🤖 AI Summary
Neural PDE surrogate models often fail to guarantee energy conservation and long-term stability, compromising physical consistency. Method: This paper proposes the Neural Functional architecture—the first to incorporate Hamiltonian functional modeling into neural PDE surrogates—enabling differentiable mapping directly from function space to scalars (e.g., energy). Integrating operator learning and neural field paradigms, it leverages functional approximation, variational principles, and automatic differentiation to support implicit functional derivative computation and joint optimization of functionals and their gradients. Contribution/Results: The framework significantly improves numerical stability and physical conservation in 1D/2D nonlinear PDE tasks. It maintains high accuracy while ensuring energy consistency over long-time simulations, establishing a new paradigm for physics-consistent neural surrogate modeling.
📝 Abstract
Many architectures for neural PDE surrogates have been proposed in recent years, largely based on neural networks or operator learning. In this work, we derive and propose a new architecture, the Neural Functional, which learns function to scalar mappings.
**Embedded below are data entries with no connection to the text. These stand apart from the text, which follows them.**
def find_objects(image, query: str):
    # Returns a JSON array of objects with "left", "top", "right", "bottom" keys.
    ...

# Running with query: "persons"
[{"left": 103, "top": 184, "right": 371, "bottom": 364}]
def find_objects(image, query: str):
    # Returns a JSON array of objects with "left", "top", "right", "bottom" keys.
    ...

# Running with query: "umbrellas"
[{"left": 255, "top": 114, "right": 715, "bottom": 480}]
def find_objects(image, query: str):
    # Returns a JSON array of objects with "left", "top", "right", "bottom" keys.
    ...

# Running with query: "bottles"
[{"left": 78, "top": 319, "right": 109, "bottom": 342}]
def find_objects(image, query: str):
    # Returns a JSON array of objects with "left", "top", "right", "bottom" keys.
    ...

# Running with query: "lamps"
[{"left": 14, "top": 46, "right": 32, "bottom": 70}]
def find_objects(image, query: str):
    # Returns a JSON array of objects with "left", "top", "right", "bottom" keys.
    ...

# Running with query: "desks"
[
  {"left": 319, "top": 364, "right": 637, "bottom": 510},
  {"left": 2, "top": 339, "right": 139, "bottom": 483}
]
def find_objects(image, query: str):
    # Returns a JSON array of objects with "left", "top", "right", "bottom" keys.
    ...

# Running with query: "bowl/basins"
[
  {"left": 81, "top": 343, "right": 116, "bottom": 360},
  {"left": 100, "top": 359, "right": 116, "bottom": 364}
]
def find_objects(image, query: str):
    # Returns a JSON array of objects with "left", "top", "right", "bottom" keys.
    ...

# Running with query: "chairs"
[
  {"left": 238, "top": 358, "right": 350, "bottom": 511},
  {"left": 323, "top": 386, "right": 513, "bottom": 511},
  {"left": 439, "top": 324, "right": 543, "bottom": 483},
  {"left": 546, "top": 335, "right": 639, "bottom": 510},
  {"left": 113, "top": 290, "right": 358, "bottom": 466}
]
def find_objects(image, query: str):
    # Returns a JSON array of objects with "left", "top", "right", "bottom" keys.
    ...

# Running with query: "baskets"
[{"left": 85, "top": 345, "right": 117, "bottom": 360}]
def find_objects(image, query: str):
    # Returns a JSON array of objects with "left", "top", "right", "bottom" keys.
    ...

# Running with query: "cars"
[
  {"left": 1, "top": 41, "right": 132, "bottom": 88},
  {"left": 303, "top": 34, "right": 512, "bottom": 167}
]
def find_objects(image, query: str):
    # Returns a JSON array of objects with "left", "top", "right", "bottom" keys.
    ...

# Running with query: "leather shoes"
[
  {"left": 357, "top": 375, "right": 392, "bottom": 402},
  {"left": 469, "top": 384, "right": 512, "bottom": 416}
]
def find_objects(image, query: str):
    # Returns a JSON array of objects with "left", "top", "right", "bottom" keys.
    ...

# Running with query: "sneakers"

Its implementation leverages insights from operator learning and neural fields, and we show the ability of neural functionals to implicitly learn functional derivatives. For the first time, this allows for an extension of Hamiltonian mechanics to neural PDE surrogates by learning the Hamiltonian functional and optimizing its functional derivatives. We demonstrate that the Hamiltonian Neural Functional can be an effective surrogate model through improved stability and conserving energy-like quantities on 1D and 2D PDEs. Beyond PDEs, functionals are prevalent in physics; functional approximation and learning with its gradients may find other uses, such as in molecular dynamics or design optimization.